• **TEXTE DU DOCUMENT**
>>>

Proposition de promotion : pourquoi est-ce difficile de dire « non merci » ?

12. 12. 2024

5 min.

Proposition de promotion : pourquoi est-ce difficile de dire « non merci » ?
autor
Romane Ganneval

Journaliste - Welcome to the Jungle

přispěvatel

Dire non à une promotion, c’est refuser une reconnaissance, aller à contre-courant des attentes, voire risquer d’être mal jugé. Pourtant, derrière l’apparente récompense, certaines ascensions mal pensées peuvent se transformer en piège, bouleversant équilibre et motivation. Vesna Pajovic, experte en recrutement au Mercato de l’emploi et Thomas Sentis, dirigeant du cabinet Le Mouton à Cinq Pattes, nous expliquent comment résister à la pression et faire le bon choix.

Être promu, c’est excitant, flatteur, mais contrairement à ce que l’on pourrait penser, ce n’est pas toujours dans notre intérêt. Pourtant, quand sa manager lui a proposé de créer une équipe et de prendre la tête du pôle relations presse de la start-up, Lucie, 31 ans, n’a pas vraiment hésité. Ou si peu. « Je n’étais pas sûre d’être à la hauteur, mais j’avais peur de laisser passer une opportunité », se souvient-elle. Dans sa tête, une petite voix insistante murmurait : « et si je ratais ma chance ? » Après quatre ans à un poste qu’elle maîtrisait parfaitement et une légitimité forgée au fil du temps, Lucie semblait avoir toutes les cartes en main pour réussir. Malheureusement, le passage au management a bouleversé ses repères. Sa responsable, omniprésente, s’est mise à scruter chacune de ses décisions, à commenter chaque initiative, jusqu’à complètement empiéter sur son territoire.

Refuser une promotion, un aveu de faiblesse ?

« C’est paradoxal, mais plus j’ai gravi les échelons, moins j’ai eu de liberté », confie-t-elle, encore amère. Poussée à en faire toujours plus, Lucie a peu à peu perdu confiance en elle. Elle n’avait pas anticipé que ce « oui » entamerait la sérénité qu’elle avait construite dans son ancien rôle. Pour mettre fin à son calvaire, elle a finalement demandé une rupture conventionnelle. « À force de vouloir prouver ma valeur, je me suis épuisée, regrette-t-elle. Peut-être qu’un jour j’accepterais un poste avec autant de responsabilités, mais dans une entreprise où le rythme et la pression sont moins écrasants. »

<<<

• **DONNÉES FOURNIES**
>>>

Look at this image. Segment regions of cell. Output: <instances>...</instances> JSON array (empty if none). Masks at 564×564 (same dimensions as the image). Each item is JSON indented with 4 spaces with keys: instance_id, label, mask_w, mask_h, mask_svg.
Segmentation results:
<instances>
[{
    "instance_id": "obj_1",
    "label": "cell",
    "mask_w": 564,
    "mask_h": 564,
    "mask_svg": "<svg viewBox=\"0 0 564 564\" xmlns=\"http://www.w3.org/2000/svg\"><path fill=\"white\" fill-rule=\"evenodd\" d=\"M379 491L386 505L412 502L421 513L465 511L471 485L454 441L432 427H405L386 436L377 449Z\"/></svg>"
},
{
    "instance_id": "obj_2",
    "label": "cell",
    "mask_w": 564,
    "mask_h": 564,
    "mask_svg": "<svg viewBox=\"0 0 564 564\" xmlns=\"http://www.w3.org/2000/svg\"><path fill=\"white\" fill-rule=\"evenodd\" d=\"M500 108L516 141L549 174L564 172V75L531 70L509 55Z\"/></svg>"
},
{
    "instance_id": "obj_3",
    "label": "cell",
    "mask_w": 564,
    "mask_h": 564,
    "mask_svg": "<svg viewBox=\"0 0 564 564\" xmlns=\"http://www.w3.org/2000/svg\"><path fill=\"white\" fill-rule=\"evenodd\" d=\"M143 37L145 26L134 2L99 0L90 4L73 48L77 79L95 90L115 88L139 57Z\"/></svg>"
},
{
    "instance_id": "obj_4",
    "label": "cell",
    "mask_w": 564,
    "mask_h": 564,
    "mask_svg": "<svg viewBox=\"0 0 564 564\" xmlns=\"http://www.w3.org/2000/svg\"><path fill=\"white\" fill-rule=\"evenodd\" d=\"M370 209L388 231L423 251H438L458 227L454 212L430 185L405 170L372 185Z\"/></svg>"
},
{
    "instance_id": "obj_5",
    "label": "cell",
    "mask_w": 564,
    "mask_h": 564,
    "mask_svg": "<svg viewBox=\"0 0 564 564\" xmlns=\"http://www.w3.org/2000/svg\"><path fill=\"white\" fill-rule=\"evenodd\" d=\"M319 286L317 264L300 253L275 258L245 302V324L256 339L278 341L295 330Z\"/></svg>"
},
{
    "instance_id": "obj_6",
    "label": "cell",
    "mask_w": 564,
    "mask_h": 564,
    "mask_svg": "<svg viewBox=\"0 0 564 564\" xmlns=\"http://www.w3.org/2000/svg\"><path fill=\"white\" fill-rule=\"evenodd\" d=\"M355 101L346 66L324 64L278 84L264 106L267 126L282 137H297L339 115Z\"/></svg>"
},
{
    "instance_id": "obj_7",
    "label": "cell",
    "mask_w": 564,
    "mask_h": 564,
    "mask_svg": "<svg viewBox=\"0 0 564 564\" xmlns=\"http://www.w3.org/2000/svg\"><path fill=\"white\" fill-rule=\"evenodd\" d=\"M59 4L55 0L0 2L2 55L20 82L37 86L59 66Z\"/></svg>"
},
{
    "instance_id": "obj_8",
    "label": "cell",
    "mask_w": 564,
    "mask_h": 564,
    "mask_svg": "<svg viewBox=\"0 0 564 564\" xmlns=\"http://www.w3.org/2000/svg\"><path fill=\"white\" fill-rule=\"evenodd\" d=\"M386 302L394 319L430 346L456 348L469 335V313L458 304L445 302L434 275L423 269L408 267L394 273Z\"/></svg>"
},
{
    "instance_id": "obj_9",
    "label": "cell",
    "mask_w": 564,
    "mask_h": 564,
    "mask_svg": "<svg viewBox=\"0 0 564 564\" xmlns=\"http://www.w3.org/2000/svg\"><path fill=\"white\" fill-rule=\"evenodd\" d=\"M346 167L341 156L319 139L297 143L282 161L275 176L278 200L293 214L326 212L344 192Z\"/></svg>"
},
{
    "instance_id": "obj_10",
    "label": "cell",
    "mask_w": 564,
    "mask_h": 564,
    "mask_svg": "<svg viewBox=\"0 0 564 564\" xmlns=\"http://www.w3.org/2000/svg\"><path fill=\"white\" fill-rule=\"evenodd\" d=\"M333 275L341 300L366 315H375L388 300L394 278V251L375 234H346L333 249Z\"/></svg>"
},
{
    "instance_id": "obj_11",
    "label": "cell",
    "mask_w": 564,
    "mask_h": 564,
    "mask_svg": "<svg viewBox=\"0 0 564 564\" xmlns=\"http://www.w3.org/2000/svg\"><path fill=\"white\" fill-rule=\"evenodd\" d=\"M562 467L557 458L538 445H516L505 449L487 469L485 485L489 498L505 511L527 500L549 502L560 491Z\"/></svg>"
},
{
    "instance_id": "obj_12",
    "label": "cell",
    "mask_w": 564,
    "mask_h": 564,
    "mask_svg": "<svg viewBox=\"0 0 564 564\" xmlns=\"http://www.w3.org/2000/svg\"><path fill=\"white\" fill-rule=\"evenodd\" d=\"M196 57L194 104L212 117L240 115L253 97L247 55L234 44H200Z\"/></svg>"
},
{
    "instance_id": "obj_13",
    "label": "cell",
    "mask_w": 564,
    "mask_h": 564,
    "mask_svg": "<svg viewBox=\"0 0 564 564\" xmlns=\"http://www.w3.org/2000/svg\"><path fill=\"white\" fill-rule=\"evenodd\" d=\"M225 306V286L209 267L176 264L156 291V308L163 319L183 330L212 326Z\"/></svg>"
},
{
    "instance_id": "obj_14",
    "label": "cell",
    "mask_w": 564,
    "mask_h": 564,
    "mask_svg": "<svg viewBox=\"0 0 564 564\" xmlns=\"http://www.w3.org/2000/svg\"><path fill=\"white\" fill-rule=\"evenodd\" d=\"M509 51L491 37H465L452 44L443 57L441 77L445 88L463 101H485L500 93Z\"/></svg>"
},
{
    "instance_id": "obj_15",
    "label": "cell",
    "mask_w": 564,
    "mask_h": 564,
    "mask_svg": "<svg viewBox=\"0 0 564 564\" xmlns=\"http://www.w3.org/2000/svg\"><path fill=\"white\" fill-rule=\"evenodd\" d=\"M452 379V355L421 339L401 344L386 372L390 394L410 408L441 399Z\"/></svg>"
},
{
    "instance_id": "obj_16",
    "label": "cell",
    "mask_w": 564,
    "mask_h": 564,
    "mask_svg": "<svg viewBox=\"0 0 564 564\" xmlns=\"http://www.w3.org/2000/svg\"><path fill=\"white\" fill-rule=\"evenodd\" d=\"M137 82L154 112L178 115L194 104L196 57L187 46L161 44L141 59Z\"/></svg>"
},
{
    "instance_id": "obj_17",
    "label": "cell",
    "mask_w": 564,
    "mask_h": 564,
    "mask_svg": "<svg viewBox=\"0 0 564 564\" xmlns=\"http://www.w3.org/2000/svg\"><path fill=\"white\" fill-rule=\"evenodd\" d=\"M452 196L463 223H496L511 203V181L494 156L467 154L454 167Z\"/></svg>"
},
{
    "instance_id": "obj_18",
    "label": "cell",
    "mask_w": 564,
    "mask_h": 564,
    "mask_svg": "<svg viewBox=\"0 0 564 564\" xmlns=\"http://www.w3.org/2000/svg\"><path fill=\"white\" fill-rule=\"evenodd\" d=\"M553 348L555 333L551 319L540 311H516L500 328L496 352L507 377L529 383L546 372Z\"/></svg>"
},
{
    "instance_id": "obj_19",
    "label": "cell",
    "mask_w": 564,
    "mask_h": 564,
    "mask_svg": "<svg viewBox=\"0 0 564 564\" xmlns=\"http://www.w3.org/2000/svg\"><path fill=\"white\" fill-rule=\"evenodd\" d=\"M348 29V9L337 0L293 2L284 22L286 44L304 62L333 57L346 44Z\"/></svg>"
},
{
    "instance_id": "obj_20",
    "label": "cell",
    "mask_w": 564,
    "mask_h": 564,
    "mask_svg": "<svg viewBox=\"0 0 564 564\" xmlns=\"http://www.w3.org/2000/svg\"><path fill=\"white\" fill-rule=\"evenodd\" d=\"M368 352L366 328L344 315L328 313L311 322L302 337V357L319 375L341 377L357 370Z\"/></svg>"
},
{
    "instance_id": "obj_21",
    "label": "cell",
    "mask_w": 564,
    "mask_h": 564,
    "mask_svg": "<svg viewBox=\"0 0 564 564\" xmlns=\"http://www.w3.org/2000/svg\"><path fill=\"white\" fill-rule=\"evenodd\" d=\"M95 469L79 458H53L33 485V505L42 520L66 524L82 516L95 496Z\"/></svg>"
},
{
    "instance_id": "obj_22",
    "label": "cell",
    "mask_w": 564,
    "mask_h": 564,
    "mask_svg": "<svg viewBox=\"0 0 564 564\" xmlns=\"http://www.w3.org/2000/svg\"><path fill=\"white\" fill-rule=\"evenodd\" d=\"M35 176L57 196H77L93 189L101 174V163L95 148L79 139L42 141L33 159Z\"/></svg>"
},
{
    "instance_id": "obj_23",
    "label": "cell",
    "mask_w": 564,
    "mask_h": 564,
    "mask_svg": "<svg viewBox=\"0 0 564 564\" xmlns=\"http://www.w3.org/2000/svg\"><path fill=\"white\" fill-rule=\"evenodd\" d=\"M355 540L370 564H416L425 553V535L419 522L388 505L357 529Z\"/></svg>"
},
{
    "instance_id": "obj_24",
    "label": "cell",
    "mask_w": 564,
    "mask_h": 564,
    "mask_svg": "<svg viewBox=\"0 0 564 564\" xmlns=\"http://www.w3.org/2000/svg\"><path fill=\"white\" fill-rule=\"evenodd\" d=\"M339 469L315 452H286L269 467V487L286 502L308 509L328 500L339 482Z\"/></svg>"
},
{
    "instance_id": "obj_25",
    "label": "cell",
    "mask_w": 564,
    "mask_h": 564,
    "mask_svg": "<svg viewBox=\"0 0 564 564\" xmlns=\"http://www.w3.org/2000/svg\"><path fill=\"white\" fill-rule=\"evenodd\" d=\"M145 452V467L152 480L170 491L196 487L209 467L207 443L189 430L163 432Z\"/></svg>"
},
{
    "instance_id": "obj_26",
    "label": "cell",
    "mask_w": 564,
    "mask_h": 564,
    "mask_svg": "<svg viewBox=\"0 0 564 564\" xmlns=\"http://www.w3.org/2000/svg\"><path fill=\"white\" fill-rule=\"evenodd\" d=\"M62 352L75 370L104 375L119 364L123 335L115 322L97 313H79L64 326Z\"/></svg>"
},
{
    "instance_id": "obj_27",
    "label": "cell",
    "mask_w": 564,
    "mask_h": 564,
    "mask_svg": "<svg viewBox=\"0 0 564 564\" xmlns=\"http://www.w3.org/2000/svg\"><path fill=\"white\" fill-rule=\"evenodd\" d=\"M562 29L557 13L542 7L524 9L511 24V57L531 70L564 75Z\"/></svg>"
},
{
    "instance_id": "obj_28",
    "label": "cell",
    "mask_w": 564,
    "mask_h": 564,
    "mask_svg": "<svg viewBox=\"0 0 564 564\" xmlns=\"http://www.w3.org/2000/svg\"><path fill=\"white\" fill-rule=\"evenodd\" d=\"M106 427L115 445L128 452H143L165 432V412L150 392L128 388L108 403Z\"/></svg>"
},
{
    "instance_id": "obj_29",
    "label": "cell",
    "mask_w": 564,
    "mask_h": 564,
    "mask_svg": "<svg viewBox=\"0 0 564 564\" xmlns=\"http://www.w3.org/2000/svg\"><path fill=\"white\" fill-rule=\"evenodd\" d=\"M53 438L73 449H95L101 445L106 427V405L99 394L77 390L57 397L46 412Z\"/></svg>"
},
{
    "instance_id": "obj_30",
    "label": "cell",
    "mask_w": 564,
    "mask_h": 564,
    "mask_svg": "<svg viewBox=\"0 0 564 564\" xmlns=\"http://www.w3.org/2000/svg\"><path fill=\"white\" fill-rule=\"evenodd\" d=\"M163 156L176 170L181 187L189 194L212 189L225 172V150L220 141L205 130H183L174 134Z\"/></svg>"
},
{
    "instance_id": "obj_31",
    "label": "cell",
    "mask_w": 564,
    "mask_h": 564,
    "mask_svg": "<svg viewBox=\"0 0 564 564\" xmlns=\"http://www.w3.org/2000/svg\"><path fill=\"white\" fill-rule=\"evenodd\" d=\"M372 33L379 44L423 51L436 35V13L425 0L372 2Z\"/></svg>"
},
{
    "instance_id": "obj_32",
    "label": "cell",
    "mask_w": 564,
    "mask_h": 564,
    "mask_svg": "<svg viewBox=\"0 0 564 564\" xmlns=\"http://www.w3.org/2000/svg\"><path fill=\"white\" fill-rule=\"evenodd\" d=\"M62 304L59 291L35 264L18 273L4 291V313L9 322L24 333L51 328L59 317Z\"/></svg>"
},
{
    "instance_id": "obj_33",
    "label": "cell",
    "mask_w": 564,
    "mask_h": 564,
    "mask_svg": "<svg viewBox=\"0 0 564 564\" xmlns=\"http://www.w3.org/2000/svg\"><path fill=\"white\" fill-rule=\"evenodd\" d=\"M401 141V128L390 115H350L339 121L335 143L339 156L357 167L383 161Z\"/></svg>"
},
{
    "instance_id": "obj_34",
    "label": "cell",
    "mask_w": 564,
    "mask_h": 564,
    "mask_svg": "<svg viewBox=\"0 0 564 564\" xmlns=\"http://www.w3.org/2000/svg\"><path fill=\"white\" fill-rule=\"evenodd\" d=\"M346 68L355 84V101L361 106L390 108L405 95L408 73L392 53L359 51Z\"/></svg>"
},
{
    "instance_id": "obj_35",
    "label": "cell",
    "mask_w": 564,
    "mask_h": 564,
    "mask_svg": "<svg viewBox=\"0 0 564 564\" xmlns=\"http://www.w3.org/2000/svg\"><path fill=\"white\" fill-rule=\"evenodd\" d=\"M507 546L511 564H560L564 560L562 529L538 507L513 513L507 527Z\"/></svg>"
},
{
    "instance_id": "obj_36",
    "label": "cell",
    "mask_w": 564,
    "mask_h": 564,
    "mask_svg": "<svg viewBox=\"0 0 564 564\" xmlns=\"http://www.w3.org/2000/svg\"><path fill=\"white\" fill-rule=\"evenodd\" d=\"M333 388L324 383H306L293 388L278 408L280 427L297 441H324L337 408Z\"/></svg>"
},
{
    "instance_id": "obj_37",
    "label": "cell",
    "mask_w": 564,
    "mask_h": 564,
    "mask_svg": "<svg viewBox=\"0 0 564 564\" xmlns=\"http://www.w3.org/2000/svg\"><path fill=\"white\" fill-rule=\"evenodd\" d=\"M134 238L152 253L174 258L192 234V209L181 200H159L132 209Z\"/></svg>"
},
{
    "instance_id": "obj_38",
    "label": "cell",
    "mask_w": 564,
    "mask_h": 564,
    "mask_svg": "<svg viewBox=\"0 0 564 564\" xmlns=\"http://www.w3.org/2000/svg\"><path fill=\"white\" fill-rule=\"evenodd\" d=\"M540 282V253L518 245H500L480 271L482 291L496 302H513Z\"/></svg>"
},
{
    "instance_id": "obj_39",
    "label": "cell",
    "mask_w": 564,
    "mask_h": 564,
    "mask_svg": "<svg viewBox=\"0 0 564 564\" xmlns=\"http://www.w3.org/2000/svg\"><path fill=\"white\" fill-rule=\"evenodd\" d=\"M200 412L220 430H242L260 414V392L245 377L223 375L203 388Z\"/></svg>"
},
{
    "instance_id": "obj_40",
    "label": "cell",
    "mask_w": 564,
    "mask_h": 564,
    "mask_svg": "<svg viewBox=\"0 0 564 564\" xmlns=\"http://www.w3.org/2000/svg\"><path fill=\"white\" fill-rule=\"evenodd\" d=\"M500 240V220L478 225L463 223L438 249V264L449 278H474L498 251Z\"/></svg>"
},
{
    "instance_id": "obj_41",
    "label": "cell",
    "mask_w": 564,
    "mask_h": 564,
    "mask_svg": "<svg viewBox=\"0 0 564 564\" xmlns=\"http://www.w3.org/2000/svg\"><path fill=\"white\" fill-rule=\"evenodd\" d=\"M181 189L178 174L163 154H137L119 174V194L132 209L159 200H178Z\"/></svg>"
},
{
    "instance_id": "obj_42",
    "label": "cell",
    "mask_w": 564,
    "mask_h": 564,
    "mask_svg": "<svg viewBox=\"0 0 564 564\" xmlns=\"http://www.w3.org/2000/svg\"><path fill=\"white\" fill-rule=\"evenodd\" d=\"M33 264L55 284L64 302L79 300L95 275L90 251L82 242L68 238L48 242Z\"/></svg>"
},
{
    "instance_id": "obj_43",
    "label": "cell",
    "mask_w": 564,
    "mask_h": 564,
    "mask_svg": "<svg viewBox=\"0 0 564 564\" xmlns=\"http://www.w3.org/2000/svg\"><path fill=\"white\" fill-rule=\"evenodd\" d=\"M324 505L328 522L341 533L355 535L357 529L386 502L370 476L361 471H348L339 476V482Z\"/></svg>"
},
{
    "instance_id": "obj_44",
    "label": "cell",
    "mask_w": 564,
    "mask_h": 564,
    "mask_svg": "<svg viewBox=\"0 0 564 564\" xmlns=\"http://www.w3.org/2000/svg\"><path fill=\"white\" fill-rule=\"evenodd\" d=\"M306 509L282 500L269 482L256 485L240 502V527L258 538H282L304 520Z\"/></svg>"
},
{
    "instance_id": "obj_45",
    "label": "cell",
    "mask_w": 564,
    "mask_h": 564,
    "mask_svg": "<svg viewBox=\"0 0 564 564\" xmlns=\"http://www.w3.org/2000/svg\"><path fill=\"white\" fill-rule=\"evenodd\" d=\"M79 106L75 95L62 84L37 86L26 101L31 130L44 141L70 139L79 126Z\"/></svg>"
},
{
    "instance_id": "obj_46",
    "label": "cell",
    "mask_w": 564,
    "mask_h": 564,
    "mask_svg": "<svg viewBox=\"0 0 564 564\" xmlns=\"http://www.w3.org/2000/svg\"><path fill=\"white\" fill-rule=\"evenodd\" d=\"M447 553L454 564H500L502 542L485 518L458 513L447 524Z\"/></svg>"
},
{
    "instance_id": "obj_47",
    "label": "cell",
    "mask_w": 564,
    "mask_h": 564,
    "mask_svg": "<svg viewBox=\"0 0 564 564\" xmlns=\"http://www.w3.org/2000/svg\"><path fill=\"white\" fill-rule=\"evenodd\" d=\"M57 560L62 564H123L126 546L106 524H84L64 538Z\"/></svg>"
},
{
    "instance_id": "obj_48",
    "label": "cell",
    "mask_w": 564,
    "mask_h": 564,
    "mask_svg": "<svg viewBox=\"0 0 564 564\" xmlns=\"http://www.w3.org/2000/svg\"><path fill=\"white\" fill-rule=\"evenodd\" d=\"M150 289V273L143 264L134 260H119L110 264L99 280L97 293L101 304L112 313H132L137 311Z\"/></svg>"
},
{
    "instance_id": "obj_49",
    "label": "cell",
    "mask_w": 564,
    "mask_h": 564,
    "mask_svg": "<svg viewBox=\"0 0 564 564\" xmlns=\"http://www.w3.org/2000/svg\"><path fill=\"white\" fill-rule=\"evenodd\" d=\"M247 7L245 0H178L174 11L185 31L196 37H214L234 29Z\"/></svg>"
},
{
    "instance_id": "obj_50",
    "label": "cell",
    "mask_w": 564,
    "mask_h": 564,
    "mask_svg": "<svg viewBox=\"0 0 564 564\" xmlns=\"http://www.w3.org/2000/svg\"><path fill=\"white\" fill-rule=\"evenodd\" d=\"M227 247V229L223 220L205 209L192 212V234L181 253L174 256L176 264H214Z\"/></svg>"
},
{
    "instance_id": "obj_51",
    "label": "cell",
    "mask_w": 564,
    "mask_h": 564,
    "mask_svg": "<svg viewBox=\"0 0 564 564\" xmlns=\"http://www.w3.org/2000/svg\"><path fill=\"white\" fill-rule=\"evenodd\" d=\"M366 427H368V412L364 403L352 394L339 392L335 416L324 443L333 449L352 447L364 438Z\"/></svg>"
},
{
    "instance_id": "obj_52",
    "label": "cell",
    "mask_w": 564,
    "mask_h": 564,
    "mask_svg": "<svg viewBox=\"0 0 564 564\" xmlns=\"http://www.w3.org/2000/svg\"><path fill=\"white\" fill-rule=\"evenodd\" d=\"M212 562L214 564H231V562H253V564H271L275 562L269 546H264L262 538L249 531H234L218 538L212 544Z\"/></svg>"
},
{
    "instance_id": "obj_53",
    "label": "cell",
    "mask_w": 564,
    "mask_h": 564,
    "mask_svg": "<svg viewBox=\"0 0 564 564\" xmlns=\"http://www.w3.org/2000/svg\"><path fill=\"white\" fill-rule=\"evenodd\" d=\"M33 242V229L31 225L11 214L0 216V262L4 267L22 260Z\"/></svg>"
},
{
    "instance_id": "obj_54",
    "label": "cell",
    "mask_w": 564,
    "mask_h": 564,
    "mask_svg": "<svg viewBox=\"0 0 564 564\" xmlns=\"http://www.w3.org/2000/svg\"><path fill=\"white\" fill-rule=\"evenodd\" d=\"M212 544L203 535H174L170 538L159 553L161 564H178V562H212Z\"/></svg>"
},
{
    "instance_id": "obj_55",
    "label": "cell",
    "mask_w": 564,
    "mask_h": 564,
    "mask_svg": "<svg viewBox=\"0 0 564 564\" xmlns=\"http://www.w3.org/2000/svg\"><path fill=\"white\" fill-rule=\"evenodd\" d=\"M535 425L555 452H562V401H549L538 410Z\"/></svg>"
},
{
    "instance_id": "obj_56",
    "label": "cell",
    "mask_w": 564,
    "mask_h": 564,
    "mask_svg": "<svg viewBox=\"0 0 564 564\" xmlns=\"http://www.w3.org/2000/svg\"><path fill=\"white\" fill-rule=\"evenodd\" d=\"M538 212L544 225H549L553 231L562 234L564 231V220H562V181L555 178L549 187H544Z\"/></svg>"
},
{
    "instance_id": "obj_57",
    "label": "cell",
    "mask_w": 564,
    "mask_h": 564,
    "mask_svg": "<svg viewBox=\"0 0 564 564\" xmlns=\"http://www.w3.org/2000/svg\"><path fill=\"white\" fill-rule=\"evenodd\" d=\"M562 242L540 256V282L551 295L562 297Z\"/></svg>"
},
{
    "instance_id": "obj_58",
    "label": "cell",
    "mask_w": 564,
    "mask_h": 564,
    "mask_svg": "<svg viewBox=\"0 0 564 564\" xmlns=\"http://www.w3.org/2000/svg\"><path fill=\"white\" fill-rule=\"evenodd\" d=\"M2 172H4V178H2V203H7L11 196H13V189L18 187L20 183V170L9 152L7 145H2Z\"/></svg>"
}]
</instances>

<<<

• **TÂCHE COURTE**
Poursuivez l'article sur la difficulté de refuser une promotion à partir de sa dernière phrase.

• **RÉSULTAT**
Ce qu’a vécu Lucie est loin d’être un cas isolé. Et pour cause : dans le mot promotion se cache une promesse implicite : celle d’une progression, d’un épanouissement, d’une reconnaissance tangible des efforts fournis. C’est un symbole de réussite, une validation qui flatte autant l’ego que la carrière. Refuser un tel avancement, c’est aller à contre-courant d’une narration profondément ancrée, un peu comme si l’on refusait un cadeau précieux. « Quelque part, c’est renier un geste de reconnaissance de la hiérarchie, explique Vesna Pajovic, experte en recrutement au Mercato de l’Emploi. Dans certaines entreprises, notamment celles où la loyauté et l’engagement collectif priment sur les aspirations individuelles, refuser une promotion est presque impensable. » Certains employeurs peuvent interpréter un refus comme un manque d’investissement ou d’ambition. D’autres, comme un aveu de faiblesse, voire une incapacité à relever un défi.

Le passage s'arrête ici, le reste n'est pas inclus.